Conservative judicial activist Leonard Leo apparently helped Kellyanne Conway sell her consulting company while she was promoting his list of Supreme Court candidates as a White House senior adviser.
Newly revealed financial documents reviewed by government ethics and finance experts show Leo, through one of his dark-money groups, helped finance a 2017 transaction between Creative Response Concepts Inc., and Conway's firm The Polling Company worth between $1 million and $5 million, reported Politico.
"We don't know if she received fair market value for the company, and that's an important question," said Melanie Sloan, a former House Judiciary Committee counsel for Democrats and now a senior adviser to the ethics watchdog American Oversight. "It also seems she was having trouble selling it, and that alone is a gift if you're buying something nobody else wants to buy. If you're just absorbing the employees, you could just hire them. So, what were they buying?"

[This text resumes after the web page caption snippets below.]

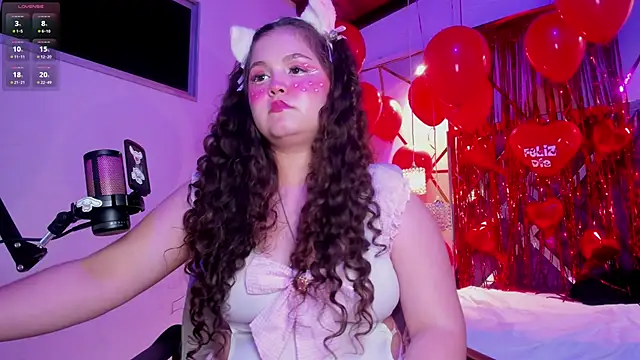 Онлайн чат XXX ShylySweet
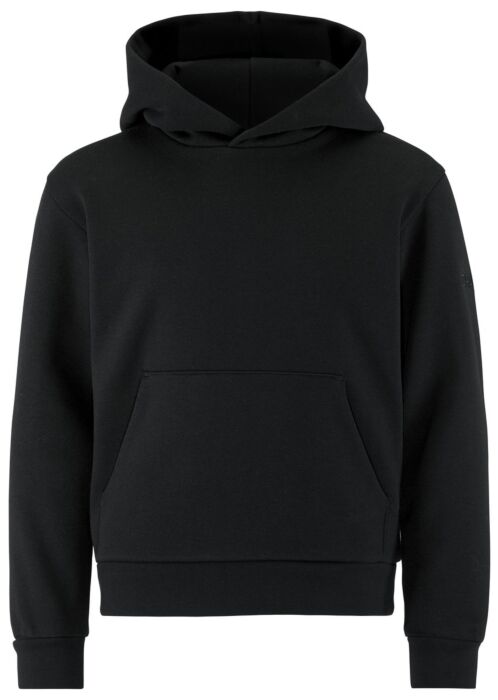 Craft Community 2.0 Hoodie Jr Kinderen Black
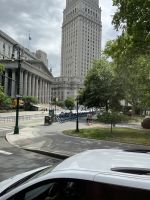 Stadtrundfahrt in New York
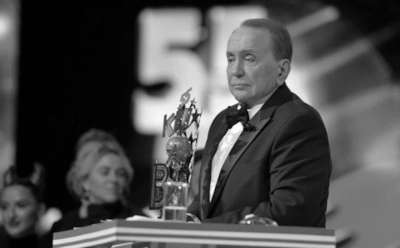 Всю жизнь вместе: история любви Александра Маслякова и его жены Светланы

The Polling Company had come under scrutiny from a congressional oversight committee over possible "conflicts of interest," which put Conway under pressure to sell the firm where she was its most valuable asset, as she was lobbying Trump to nominate one of Leo's preferred judges to the seat held open by Senate Republicans by blocking Barack Obama nominee Merrick Garland.
"It really shows Kellyanne as a vehicle for Leo, the leading role Leo has played and how Trump became his instrument," said Bruce Freed, president of the nonpartisan Center for Political Accountability.
A spokesman for Leo declined to comment on the report, but conservative legal expert Ed Whelan downplayed any influence Conway might have had over Trump in the nomination process.
"It seems bizarre to think that any possible lobbying by Kellyanne Conway would have added to the force of that commitment or to the influence that Mitch McConnell and Don McGahn had already wielded," Whelan said.